COLORADO SPRINGS — Today, Pikes Peak Business and Education Alliance (PPBEA) celebrating 48 high school interns and 19 local business in Southern Colorado.
The mission of PPBEA to improve the Pikes Peak regions future workforce and talent pipeline. For the summer, the alliance helped connect high school students with internship opportunities.
Pikes Peak Workforce Center said there are many people looking for jobs right now.
“We have the most generations in the workforce, Generation Z and our young adults really need to know what career pathways are out there,” said Erica Romero, Pikes Peak Workforce Center Business Relations Manager. “They’re not just looking for jobs their looking for careers and their looking at different opportunities.”
For business like Luchals, Chantale Lucas said she is sharing life and work skills to interns.
“It’s very important that we incorporate some type of life skills in their life. Because not a lot of people are able to get that as youth, said Lucas. “If we can do something by helping them get some type of job skill or something under their belt…it makes for a better future, you know?”
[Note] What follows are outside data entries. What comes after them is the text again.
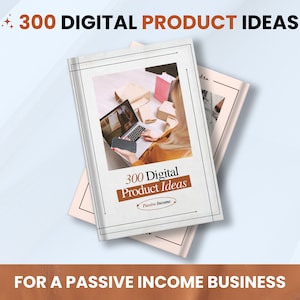 300 digitale Produktideen: Nachgefragte digitale Produkte für ein passives Einkommen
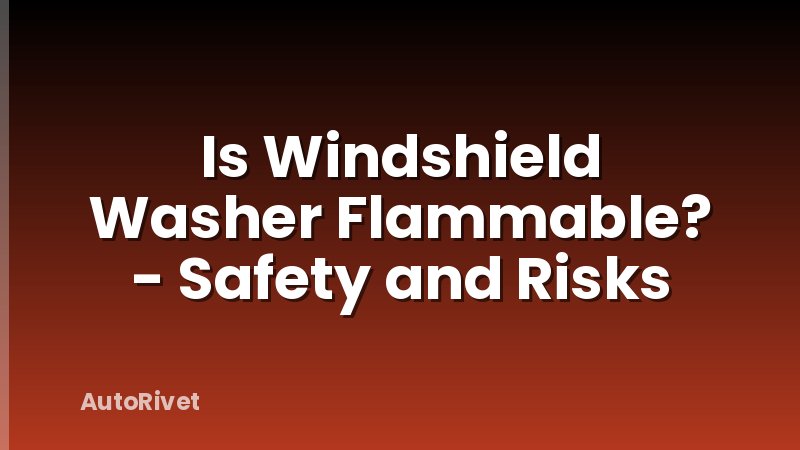 Is Windshield Washer Flammable? - Safety and Risks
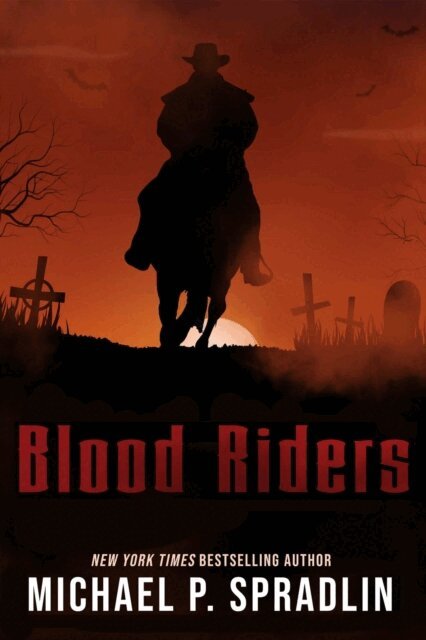 Michael P. Spradlin - Blood Riders, E-bok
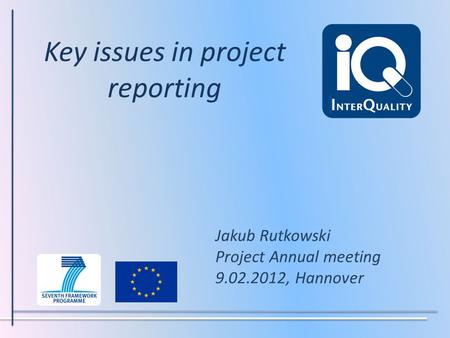 Key issues in project reporting Jakub Rutkowski Project Annual meeting 9.02.2012, Hannover.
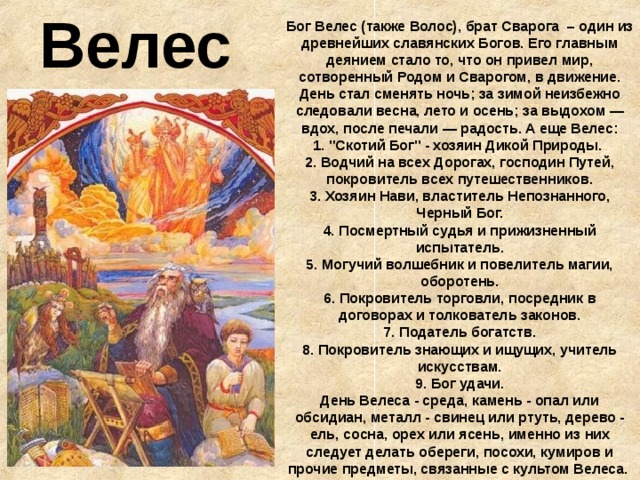 Велес Бог Велес (также Волос), брат Сварога – один из древнейших славянских Богов. Его главным деянием стало то, что он привел мир, сотворенный Родом и Сварогом, в движение. День стал сменять ночь; за зимой неизбежно следовали весна, лето и осень; за выдохом — вдох, после печали — радость. А еще Велес:  1. 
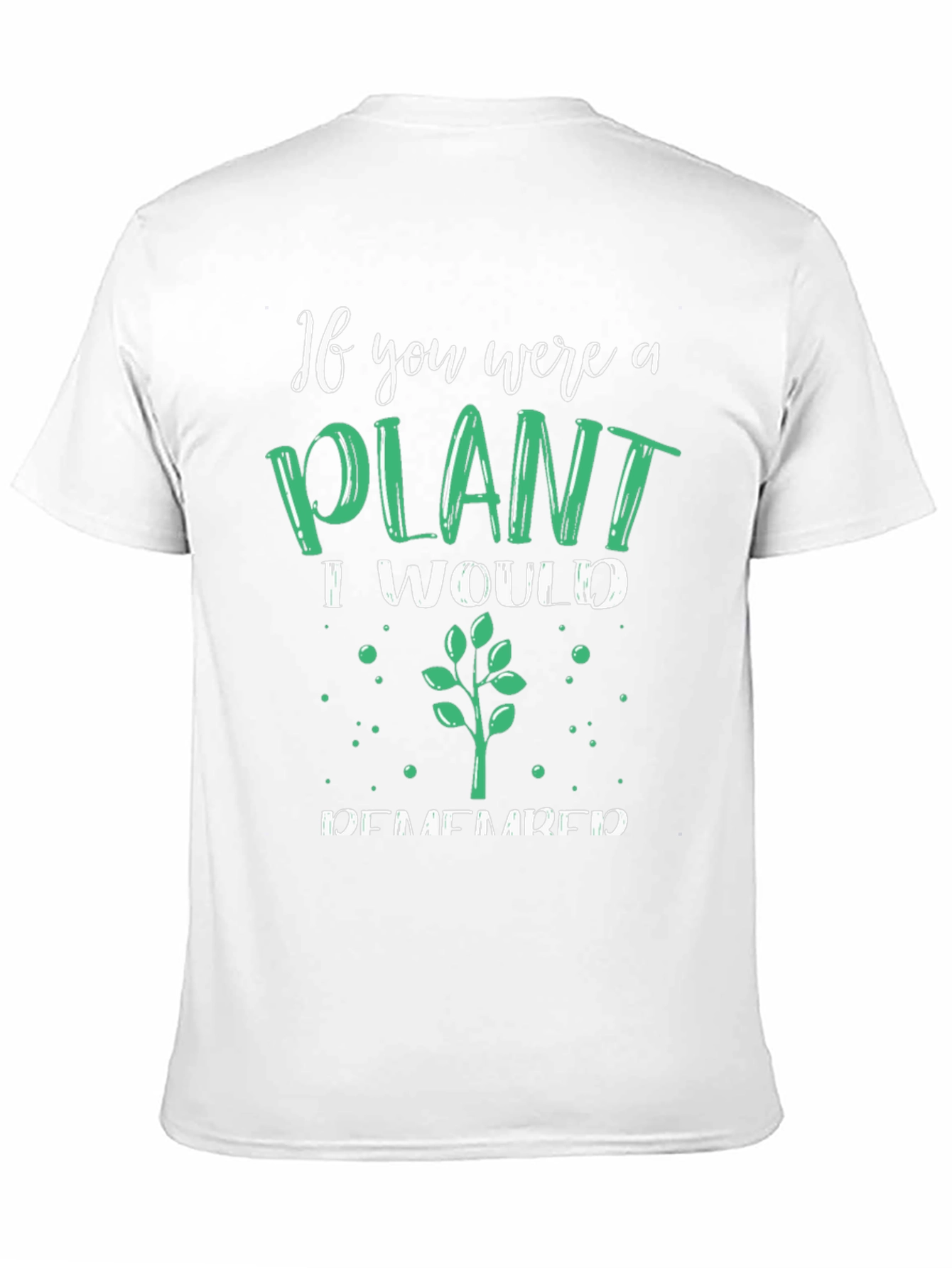 Black Plant Lover T-Shirt - If You Were a Plant view 11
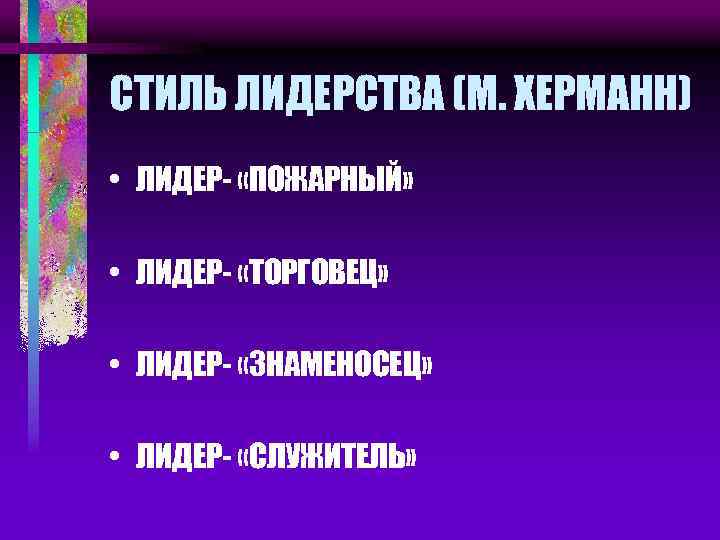 СТИЛЬ ЛИДЕРСТВА (М. ХЕРМАНН) • ЛИДЕР- «ПОЖАРНЫЙ» • ЛИДЕР- «ТОРГОВЕЦ» • ЛИДЕР- «ЗНАМЕНОСЕЦ» •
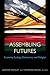 Assembling Futures: Economy...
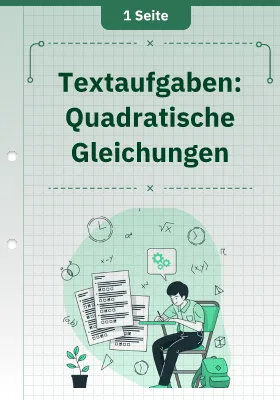 Textaufgaben: Quadratische Gleichungen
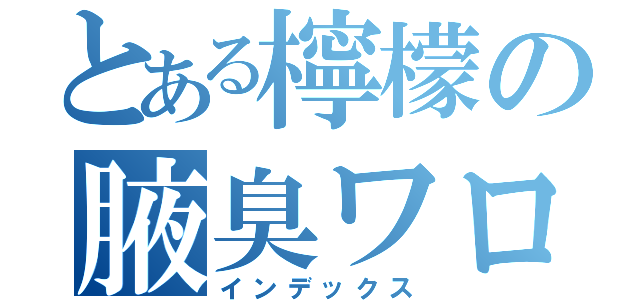 とある檸檬の腋臭ワロス（インデックス）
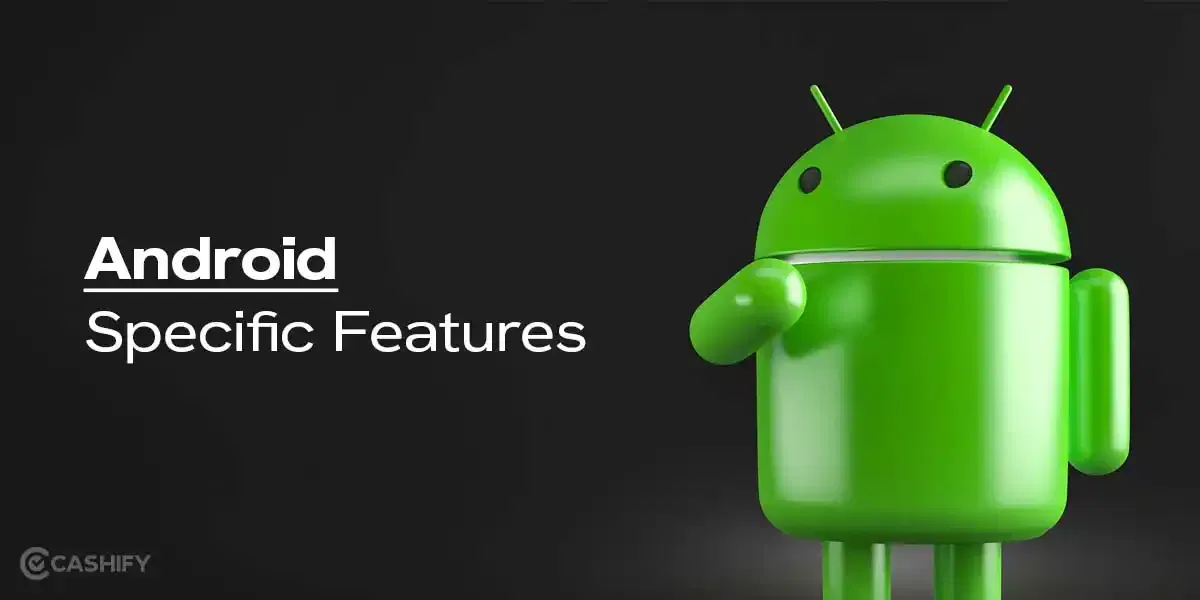 7 Specific Features You’ll Only Find On Android Phones In 2025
Gabrielle Moore held a marketing and social media summer internship with PPBEA.
“My favorite part was probably working with people who are experts in their craft and were willing to give me constructive criticism and really help me improve,” said Moore. “They were so dedicated to helping me in any products I wanted to pursue, and I was just so lucky to work with them.”
Chandler Wilburn was another intern working for Microchip Technology.
Those who trained me, all my mentors there were absolutely wonderful to work with,” said Wilburn. “They were just very kind to me, very understanding, and really just spent a lot of their a lot of their own time and energy to actually train me.”
Wilburn said his internship helped confirm his career path.
“I got a lot of confirmation for that sentiment that I had from doing this workforce experience,” said Wilburn.
Lucas said offering work experience also helps the community.
“Not only are we cultivating you as a person, as a professional, but you’re able to also cultivate others because you are cultivated and so we passed that down,” said Lucas. “That’s what I want to do. I want to leave the world better than I left it.”